** SELECTED TEXT **
Response: Thank you for raising this point. We would like to direct the reviewer to Section 5 (Conclusion) of the revised manuscript, where we have explicitly discussed the main limitations of our proposed method as well as the directions for future research. We believe that an honest acknowledgment of current limitations and a clear outline of future work are essential components of a rigorous scientific contribution, and we have addressed both aspects in that section.

We hope this clarification is satisfactory, and we encourage the reviewer to refer to Section 5 for the full details. For specific revisions, please refer to lines 987 to 1000 of the revised manuscript.

Comment 15: Please check that the references are in the specified format.

Response: Thank you for this reminder. We have carefully reviewed all references in the manuscript. During this process, we identified that a considerable number of citations were previously listed in arXiv preprint format. We have updated all such references to reflect their final published versions, including the correct journal/conference names, volume numbers, page numbers, and publication years, in accordance with the required citation format.

We hope the reference list now meets the formatting requirements of the journal.

Round 2

Reviewer 1 Report

Comments and Suggestions for Authors

The revised manuscript shows a clear and substantial improvement compared to the previous version. The authors have addressed most of the reviewer’s comments in a constructive manner, and several important aspects of the paper have been significantly strengthened.

In particular, the experimental section has been improved by adding more detailed information about the training procedure, hyperparameters, and evaluation protocol, which enhances transparency and reproducibility. The authors have also clarified the fairness of the comparative study and explicitly stated that the reported results were obtained under consistent experimental conditions. The explanation of Fig. 1 has been expanded, making the overall architecture and data flow much clearer. Furthermore, the mathematical formulations have been revised: the notation is more consistent, key operations are now better defined, and the LDConv formulation correctly incorporates the learned offsets. The presentation of the heatmap analysis has also been improved, including clearer captions and a more precise explanation of the Grad-CAM visualization.

Spatial reasoning question data
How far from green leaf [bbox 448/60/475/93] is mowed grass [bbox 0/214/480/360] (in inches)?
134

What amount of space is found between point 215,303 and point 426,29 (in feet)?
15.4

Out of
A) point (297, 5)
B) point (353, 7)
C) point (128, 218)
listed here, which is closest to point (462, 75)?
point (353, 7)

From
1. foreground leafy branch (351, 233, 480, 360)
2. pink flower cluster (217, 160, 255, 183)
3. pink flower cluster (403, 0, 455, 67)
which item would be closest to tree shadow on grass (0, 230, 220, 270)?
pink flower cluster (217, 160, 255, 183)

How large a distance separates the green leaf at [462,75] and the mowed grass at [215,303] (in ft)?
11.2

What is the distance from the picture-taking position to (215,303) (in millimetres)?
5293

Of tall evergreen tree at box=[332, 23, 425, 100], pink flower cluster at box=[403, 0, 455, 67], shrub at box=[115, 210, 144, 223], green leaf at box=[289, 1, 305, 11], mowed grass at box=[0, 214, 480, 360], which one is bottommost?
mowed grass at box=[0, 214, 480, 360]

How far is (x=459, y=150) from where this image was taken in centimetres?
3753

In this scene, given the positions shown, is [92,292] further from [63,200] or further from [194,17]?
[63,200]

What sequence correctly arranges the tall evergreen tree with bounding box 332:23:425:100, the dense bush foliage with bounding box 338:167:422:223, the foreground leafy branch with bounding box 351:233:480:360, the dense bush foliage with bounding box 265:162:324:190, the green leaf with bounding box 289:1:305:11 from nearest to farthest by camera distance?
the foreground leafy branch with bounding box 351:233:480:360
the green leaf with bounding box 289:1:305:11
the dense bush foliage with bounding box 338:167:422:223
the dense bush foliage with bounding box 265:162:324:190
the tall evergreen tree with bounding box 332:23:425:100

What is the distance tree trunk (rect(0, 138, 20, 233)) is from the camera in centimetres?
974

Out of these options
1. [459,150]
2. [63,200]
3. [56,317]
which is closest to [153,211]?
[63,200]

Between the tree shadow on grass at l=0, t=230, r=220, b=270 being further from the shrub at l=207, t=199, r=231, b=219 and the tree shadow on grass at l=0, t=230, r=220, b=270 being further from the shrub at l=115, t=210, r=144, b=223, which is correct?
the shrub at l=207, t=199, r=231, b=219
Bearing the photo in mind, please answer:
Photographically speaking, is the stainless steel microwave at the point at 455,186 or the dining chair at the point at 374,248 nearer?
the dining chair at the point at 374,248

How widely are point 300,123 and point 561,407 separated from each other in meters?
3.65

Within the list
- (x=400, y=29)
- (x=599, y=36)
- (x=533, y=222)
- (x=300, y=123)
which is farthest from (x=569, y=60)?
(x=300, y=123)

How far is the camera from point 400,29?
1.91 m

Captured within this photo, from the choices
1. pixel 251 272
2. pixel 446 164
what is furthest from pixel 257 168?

** WHAT TO WORK ON **
**1.** In the review exchange, what details did the authors say they corrected when they updated the references to their published versions?
**2.** Answer these from the review exchange:
(a) Which section of the revised manuscript discusses the method's main limitations and future research directions?
(b) Which lines of the revised manuscript contain the specific revisions for that point?
(c) In what format were many citations previously listed?

** SOLVED PROBLEMS **
**1.**
- Journal/conference names
- Volume numbers
- Page numbers
- Publication years

**2.**
(a) Section 5 (Conclusion)
(b) Lines 987 to 1000
(c) arXiv preprint format